Invasive Aquatic Species...

Aquatic species:

Common Carp – Garbage fish that sucks the bottom like a vacuum tearing up shallow plants. They breed like rabbits, are ugly as sin, and taste like crap. Crap…Carp. Makes sense to me. If you’re ever luck enough to catch one of these beauts, chuck it up on shore and see if it can adapt to that environment.

Bighead and Silver Carp – The BigHead can weigh upwards of 100 pounds and eat everything in sight. The Silver can hit 60 lbs. and will jump out of the water and knock you out of the boat and into the water, where they will chew you to the bone.

Grass Carp – Another hefty beast that is both harmful and disgusting.

New Zealand Mud Snail – This foreign freak gets it on with itself, produces asexually that is, and can cover a Family Size pizza box with a half million of it’s nasty little brood. It will cover anything and everything.

Round Goby – Sounds like a mischievous character from a Harry Potter book (please don’t sue Mrs. Rowling), but these slimy sludge eaters breed two or three times annually (maybe that’s J.K.’s problem) and live stacked on top each like a 20 story walk up.

Ruffe – This spiky bottom feeder can lay nearly 100,000 eggs in a single season and will decimate the local forage fish population. Goodbye perch, goodbye crappie.

Rusty Crayfish – I always liked these guys. A feisty challenge to catch, decent bait, and better tasting than carp. The problem is, they eat up all the fish eggs and can really muck up the baitfish population for the upcoming season.

Sea Lamprey – This blood-sucking parasite is long, black, and nasty. With a circular row of teeth and a vacuum for a mouth this creature jumped straight out a horror flick. This overgrown leech feeds on game fish and can kill a 40lbs Lake Trout during its lifetime.

Spiny Water Flea – These buggers latch on to your fishing line, lure, net, and anything that touches the water. They displace useful creatures at the bottom of the food chain and don’t taste a thing like the fishies they replace. Check your gear, they can be sneaky.
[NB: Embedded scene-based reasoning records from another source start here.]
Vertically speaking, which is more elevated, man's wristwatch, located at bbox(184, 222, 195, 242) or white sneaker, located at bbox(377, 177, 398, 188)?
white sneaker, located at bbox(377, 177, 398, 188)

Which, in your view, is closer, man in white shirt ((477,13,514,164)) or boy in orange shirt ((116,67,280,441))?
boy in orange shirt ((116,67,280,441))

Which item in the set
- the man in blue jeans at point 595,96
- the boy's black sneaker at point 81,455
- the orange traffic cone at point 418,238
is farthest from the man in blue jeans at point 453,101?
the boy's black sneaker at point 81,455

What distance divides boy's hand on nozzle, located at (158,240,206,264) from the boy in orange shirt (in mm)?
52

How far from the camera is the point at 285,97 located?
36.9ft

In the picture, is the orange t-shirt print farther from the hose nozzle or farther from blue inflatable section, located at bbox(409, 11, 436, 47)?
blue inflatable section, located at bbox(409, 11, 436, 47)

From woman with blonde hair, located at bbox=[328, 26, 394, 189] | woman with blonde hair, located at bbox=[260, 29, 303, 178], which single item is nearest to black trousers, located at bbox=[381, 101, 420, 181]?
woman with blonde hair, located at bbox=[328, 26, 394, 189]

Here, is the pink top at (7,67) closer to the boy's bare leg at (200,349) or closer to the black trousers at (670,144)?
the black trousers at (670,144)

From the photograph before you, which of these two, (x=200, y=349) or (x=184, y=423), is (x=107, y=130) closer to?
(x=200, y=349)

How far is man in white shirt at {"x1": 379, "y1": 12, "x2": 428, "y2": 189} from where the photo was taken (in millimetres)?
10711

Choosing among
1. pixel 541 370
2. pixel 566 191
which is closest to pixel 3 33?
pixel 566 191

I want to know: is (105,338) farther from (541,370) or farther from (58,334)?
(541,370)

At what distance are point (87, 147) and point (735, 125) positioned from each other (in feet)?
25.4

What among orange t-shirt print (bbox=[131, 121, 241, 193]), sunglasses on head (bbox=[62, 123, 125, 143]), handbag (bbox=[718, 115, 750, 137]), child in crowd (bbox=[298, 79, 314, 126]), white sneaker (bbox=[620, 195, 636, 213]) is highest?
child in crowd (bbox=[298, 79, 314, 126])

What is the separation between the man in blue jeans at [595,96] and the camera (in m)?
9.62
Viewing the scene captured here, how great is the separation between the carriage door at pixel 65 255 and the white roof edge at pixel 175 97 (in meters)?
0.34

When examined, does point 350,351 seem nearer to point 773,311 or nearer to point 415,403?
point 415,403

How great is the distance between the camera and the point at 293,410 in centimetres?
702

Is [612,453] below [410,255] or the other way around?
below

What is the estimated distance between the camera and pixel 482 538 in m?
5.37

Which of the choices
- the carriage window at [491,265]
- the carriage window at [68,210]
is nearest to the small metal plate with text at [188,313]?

Zebra Mussel – These hated devils attach themselves to anything sits underneath the waves. They cover it thick and they cover it fast, producing 1 million eggs every year. Massive reproduction without natural predators leads to a horrible, unfixable debacle.

Aquatic Plants:
Curly-Leaf Pondweed – This rapidly growing weeds’ biggest problem is that it is the first to sprout in the spring, which competes with native plants, and then it dies around mid-summer only to leave us with massive floating mats of dead weeds. It is eaten by ducks and used by fish for cover, but it diminishes our biodiversity and this can be a major problem in the long run.

Eurasian Water Milfoil – Milfoil is to Lake Minnetonka as Adrian Peterson is to a sixth grade flag football game. Ideally suited. Our sharp green lawns create a nutrient rich environment that super charges its growth; and heavy boat traffic enables easy transplantation. One little piece, cut from any part of the plant, has the ability to initiate its own infestation.

Physical removal by means “mowing” the countless fields of the weed have failed to provide Our Lake with any viable solution. Clear-cutting the Lake bed only pushes the need for real answers back another day. The increasing costs of the program and its diminishing returns no longer benefit the local community, nor the ecosystem. New solutions must be sought and government officials must be willing to shrug off the old and embrace the new.

Flowering Rush – What a nice pretty flower, I have to admit, but this bugger plans on wiping out cattail and willow populations. For that I will not stand. Can’t this plant just learn to get along?

Purple Loosestrife – Again, not a bad looker, but as I have learned in my short life, sometimes even the pretty ones can be nasty bitches. Loosestrife can grow so thick and dense that animals cannot penetrate it. It provides no shelter and is worthless as a food product. Like my Grandma B always says, “If she can’t cook and won’t clean, it don’t matter what she looks like.” Different time, but you get the point.

Reed Canary Grass – This lean and mean machine grows in a similar manner to your lawn. One plant will sprout, then begin to spread itself out, forming a thick mat of roots a few inches below the surface. This blocks out any and all competing plants and can drastically change to ecology of a wetland area.